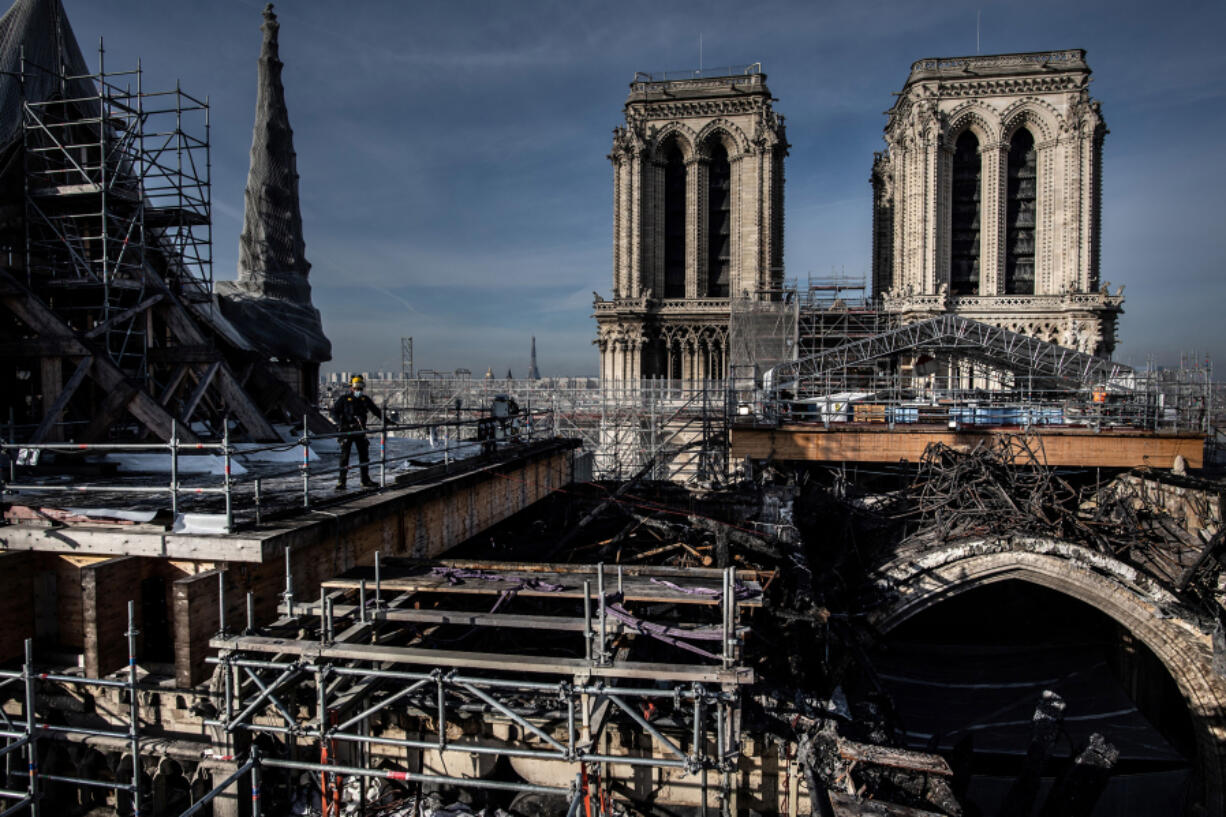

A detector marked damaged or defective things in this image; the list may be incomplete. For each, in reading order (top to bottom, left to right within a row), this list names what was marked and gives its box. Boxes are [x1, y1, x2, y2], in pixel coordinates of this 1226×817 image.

burnt scaffolding [17, 39, 209, 390]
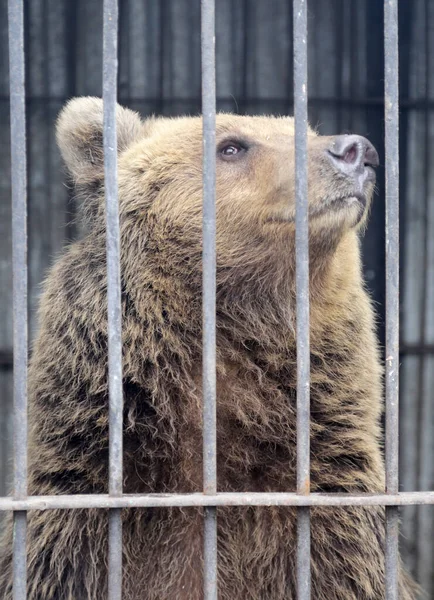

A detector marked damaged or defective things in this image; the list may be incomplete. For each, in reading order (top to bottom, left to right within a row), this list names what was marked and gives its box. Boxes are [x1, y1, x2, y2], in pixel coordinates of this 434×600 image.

rusty bar [7, 0, 28, 596]
rusty bar [102, 0, 122, 596]
rusty bar [202, 0, 219, 596]
rusty bar [0, 492, 432, 510]
rusty bar [294, 0, 310, 596]
rusty bar [384, 0, 400, 596]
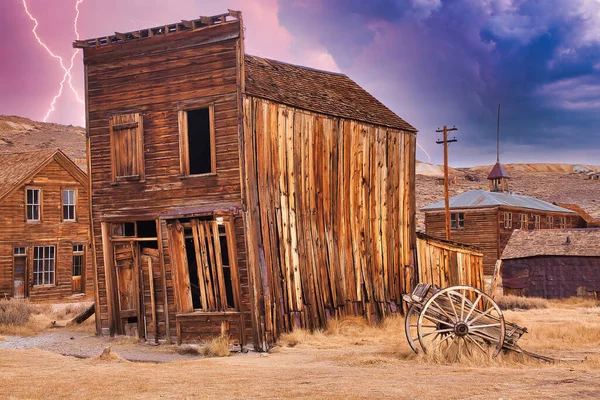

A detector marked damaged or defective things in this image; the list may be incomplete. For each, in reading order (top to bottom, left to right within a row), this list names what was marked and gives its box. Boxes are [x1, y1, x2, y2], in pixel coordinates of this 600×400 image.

broken window [109, 112, 145, 181]
broken window [178, 107, 216, 176]
broken window [34, 245, 55, 286]
broken window [168, 217, 238, 314]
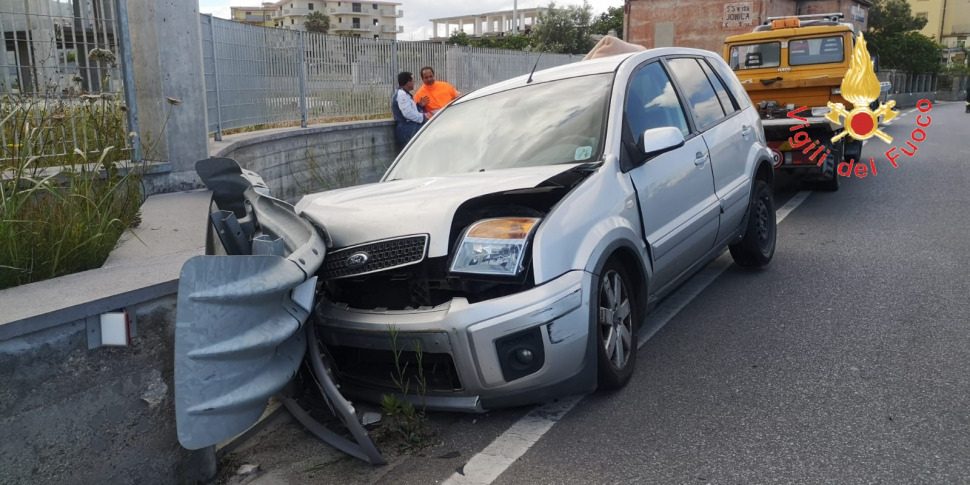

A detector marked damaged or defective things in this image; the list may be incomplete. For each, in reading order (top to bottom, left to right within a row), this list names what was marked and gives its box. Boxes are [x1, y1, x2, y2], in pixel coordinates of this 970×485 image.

damaged hood [294, 165, 576, 258]
damaged silver car [174, 47, 776, 460]
cracked headlight [450, 216, 540, 276]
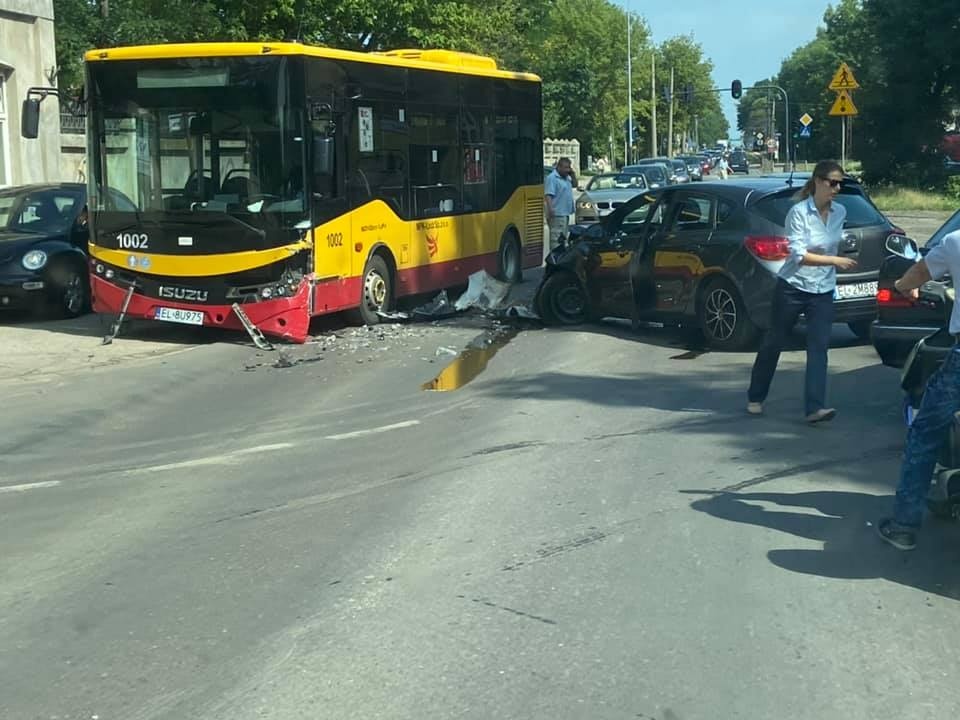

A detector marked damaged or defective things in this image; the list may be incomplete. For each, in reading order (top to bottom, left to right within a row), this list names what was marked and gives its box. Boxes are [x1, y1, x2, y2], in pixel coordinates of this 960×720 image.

black damaged car [0, 183, 92, 318]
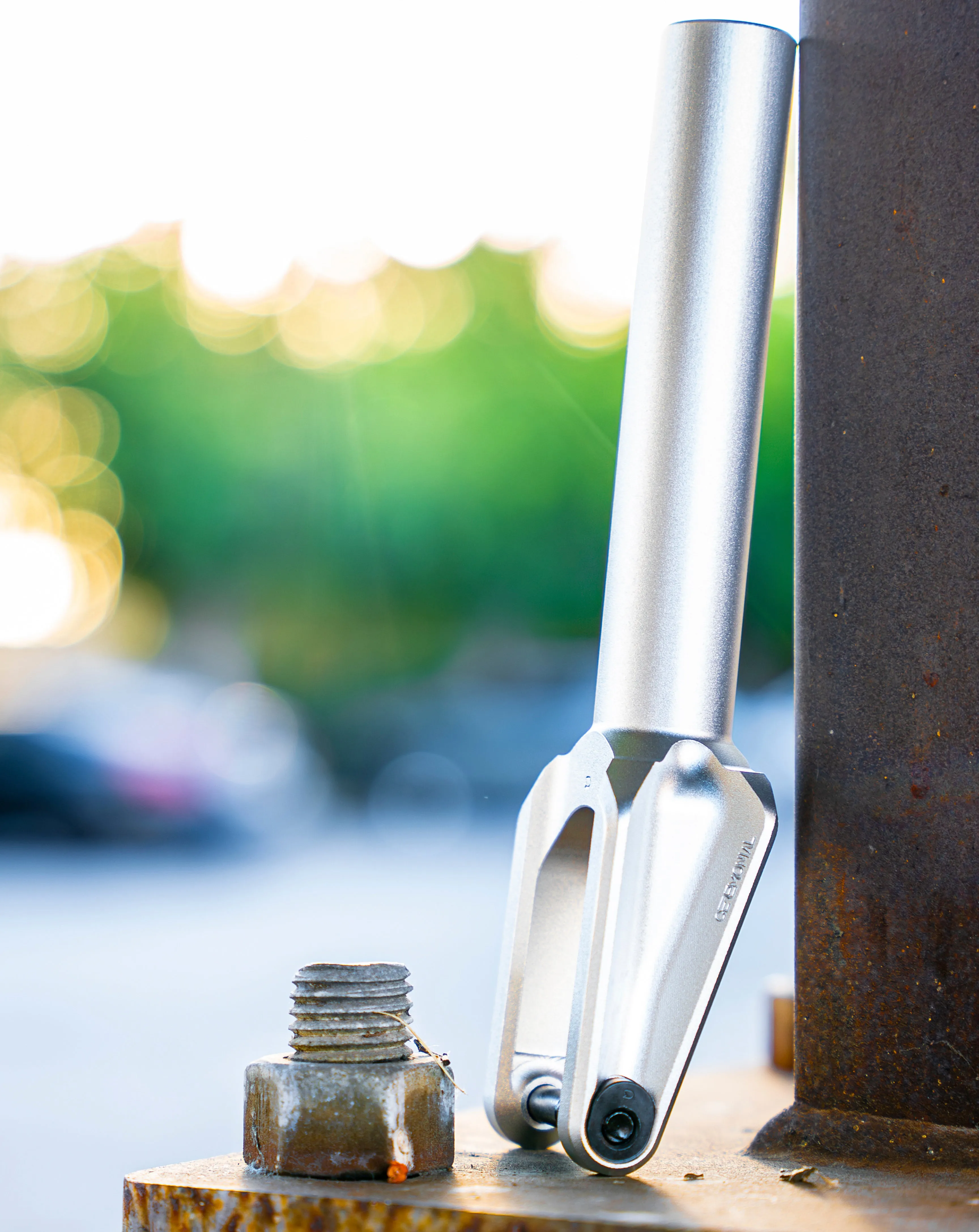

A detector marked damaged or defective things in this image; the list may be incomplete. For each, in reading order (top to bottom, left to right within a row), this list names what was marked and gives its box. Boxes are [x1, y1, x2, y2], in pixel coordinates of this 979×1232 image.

rusty metal surface [798, 0, 979, 1133]
rusty metal surface [242, 1056, 453, 1178]
rusty bolt [245, 956, 458, 1178]
rusty metal surface [122, 1069, 979, 1232]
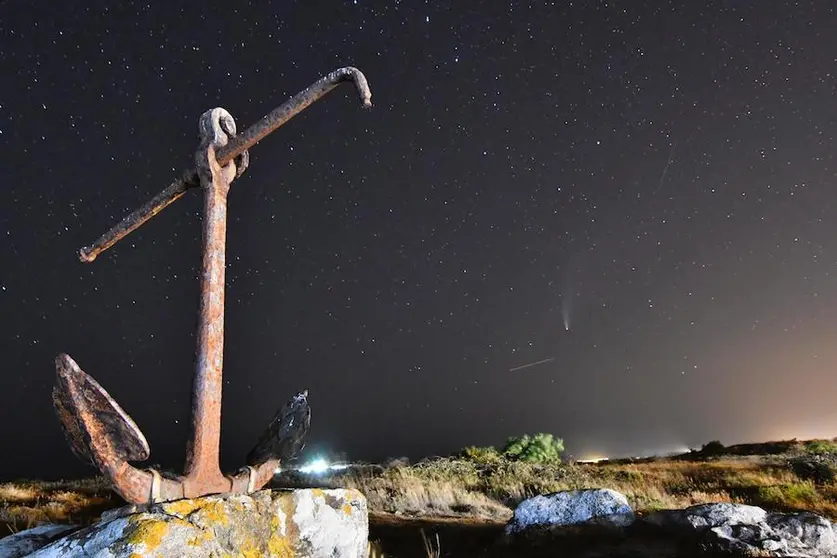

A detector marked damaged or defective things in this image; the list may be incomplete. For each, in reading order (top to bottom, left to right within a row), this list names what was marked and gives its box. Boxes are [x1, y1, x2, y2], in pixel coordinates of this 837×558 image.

rusty anchor [54, 68, 374, 506]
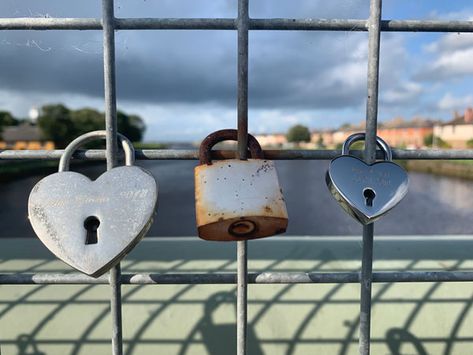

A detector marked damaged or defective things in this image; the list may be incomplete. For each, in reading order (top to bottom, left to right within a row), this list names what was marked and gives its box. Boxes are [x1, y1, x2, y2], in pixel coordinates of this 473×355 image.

rusty shackle [197, 129, 264, 165]
rusty padlock [193, 130, 288, 242]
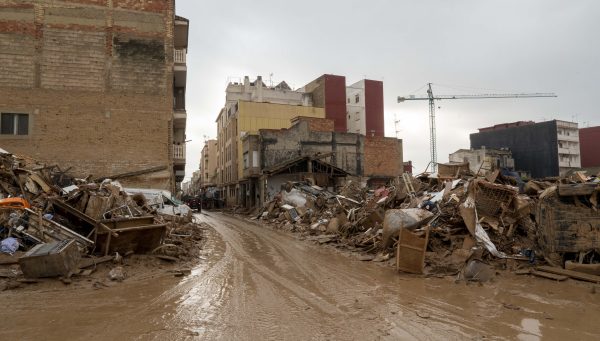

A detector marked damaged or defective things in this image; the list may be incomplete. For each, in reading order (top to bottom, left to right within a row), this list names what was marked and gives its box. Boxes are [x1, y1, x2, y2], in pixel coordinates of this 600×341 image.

damaged facade [0, 0, 188, 191]
damaged building [0, 0, 188, 191]
damaged facade [213, 74, 400, 207]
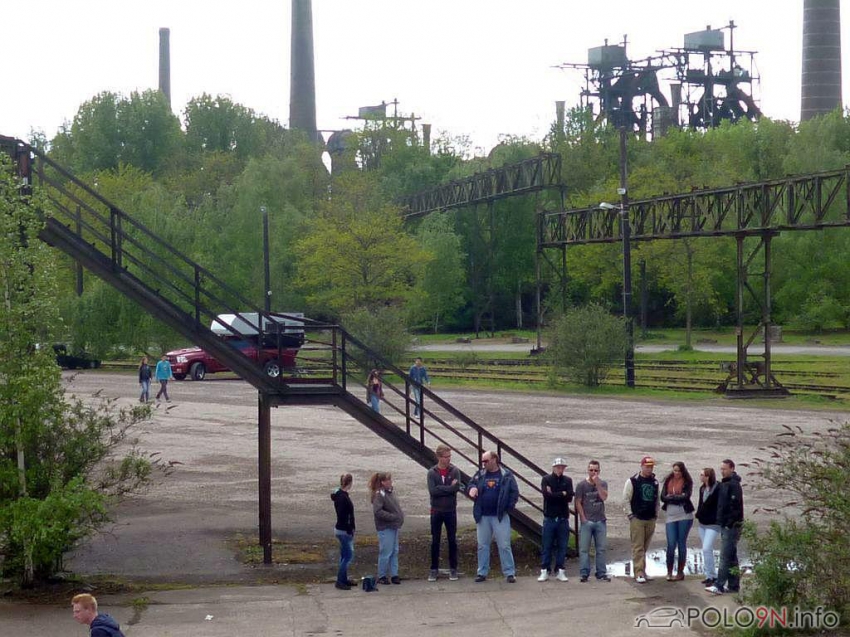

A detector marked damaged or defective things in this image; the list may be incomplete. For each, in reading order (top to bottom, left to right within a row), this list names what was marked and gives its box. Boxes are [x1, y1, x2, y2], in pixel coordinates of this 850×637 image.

rusty steel beam [400, 152, 560, 219]
rusty steel beam [540, 165, 848, 247]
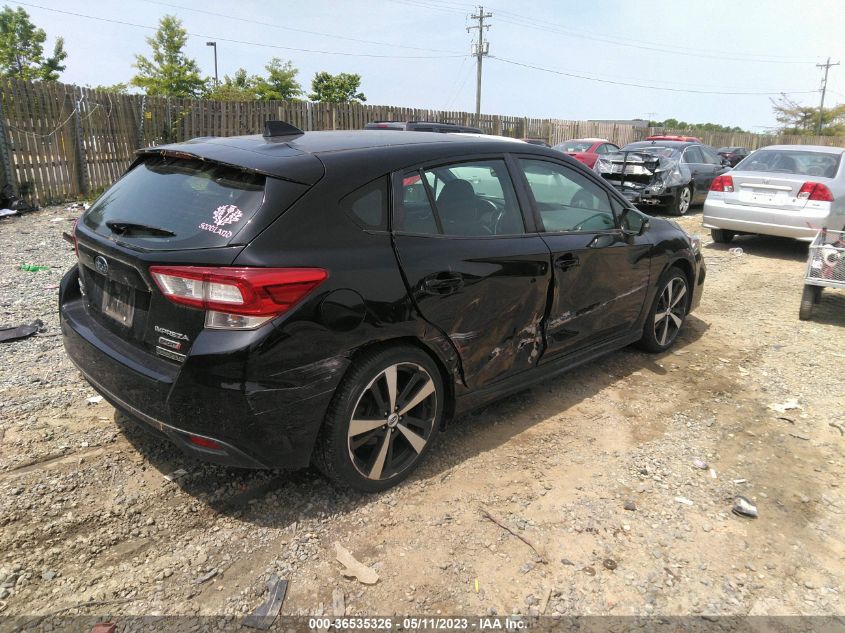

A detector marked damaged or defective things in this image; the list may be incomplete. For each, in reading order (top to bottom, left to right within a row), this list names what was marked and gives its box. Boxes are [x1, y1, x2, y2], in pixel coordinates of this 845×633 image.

damaged car door [392, 156, 552, 388]
damaged car door [516, 157, 648, 360]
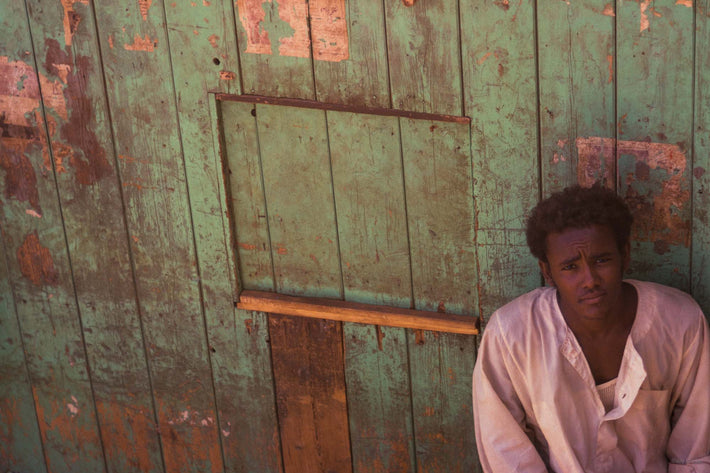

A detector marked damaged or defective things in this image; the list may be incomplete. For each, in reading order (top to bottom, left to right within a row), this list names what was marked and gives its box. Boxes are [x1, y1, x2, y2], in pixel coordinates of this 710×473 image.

****

=== TASK STATEMENT ===
Turn every line of the records above into a JSON list of strings, one string per line, dropping blank lines and leaving the pictures out.

=== RESPONSE BELOW ===
[
  "A detector marked damaged or defective things in this image; the list may be incomplete. For each, in reading order (top to bottom, left to right within a row), this list names what was marked and gives its box. Boxes are [x1, y1, x2, y2], in pixel coordinates of this 1226×817 image.",
  "burnt scaffolding [17, 39, 209, 390]",
  "A detector marked damaged or defective things in this image; the list may be incomplete. For each, in reading order (top to bottom, left to right within a row), this list names what was marked and gives its box. Boxes are [x1, y1, x2, y2], in pixel coordinates of this 434×600 image.",
  "rusty bar [7, 0, 28, 596]",
  "rusty bar [102, 0, 122, 596]",
  "rusty bar [202, 0, 219, 596]",
  "rusty bar [0, 492, 432, 510]",
  "rusty bar [294, 0, 310, 596]",
  "rusty bar [384, 0, 400, 596]",
  "A detector marked damaged or defective things in this image; the list may be incomplete. For each, in reading order (top to bottom, left to right within a row), this list names what was marked and gives its box. Boxes are [x1, y1, x2, y2], in pixel coordinates of this 600×400 image.",
  "broken window [109, 112, 145, 181]",
  "broken window [178, 107, 216, 176]",
  "broken window [34, 245, 55, 286]",
  "broken window [168, 217, 238, 314]",
  "A detector marked damaged or defective things in this image; the list may be incomplete. For each, in reading order (top to bottom, left to right within a row), this list names what was marked and gives its box. Boxes are [x1, y1, x2, y2], in pixel coordinates of this 970×485 image.",
  "damaged hood [294, 165, 576, 258]",
  "damaged silver car [174, 47, 776, 460]",
  "cracked headlight [450, 216, 540, 276]",
  "A detector marked damaged or defective things in this image; the list may be incomplete. For each, in reading order (top to bottom, left to right within a row), this list names what was marked and gives its box. Boxes are [x1, y1, x2, y2], in pixel coordinates of this 960×720 image.",
  "black damaged car [0, 183, 92, 318]",
  "A detector marked damaged or defective things in this image; the list may be incomplete. For each, in reading order (top to bottom, left to right within a row), this list names what was marked and gives its box. Boxes are [x1, y1, x2, y2], in pixel coordinates of this 979×1232 image.",
  "rusty metal surface [798, 0, 979, 1133]",
  "rusty metal surface [242, 1056, 453, 1178]",
  "rusty bolt [245, 956, 458, 1178]",
  "rusty metal surface [122, 1069, 979, 1232]",
  "A detector marked damaged or defective things in this image; the list may be incomplete. For each, in reading order (top to bottom, left to right within a row), this list names what was marked and gives its box. Boxes are [x1, y1, x2, y2], in pixel coordinates of this 837×558 image.",
  "rusty anchor [54, 68, 374, 506]",
  "A detector marked damaged or defective things in this image; the list may be incomplete. For each, in reading order (top to bottom, left to right within a row), this list names what was marked and gives its box. Boxes are [x1, y1, x2, y2], in pixel coordinates of this 473×355 image.",
  "rusty shackle [197, 129, 264, 165]",
  "rusty padlock [193, 130, 288, 242]",
  "A detector marked damaged or defective things in this image; the list may be incomplete. For each, in reading order (top to bottom, left to right within a row), this list names what was marked and gives its box. Boxes are [x1, y1, x2, y2], in pixel coordinates of this 600×341 image.",
  "damaged facade [0, 0, 188, 191]",
  "damaged building [0, 0, 188, 191]",
  "damaged facade [213, 74, 400, 207]",
  "A detector marked damaged or defective things in this image; the list may be incomplete. For each, in reading order (top to bottom, left to right within a row), this list names what was marked and gives its box. Boxes are [x1, y1, x2, y2], in pixel coordinates of this 850×637 image.",
  "rusty steel beam [400, 152, 560, 219]",
  "rusty steel beam [540, 165, 848, 247]",
  "A detector marked damaged or defective things in this image; the list may be incomplete. For each, in reading order (top to bottom, left to right within a row), this list names what was marked and gives its box. Boxes are [x1, y1, x2, y2], in pixel coordinates of this 845×633 image.",
  "damaged car door [392, 156, 552, 388]",
  "damaged car door [516, 157, 648, 360]",
  "A detector marked damaged or defective things in this image; the list may be incomplete. For each, in reading order (top to bottom, left to right within a row), this list names what was marked and gives its box. Boxes are [x1, y1, x2, y2], in pixel coordinates of this 710×473 image."
]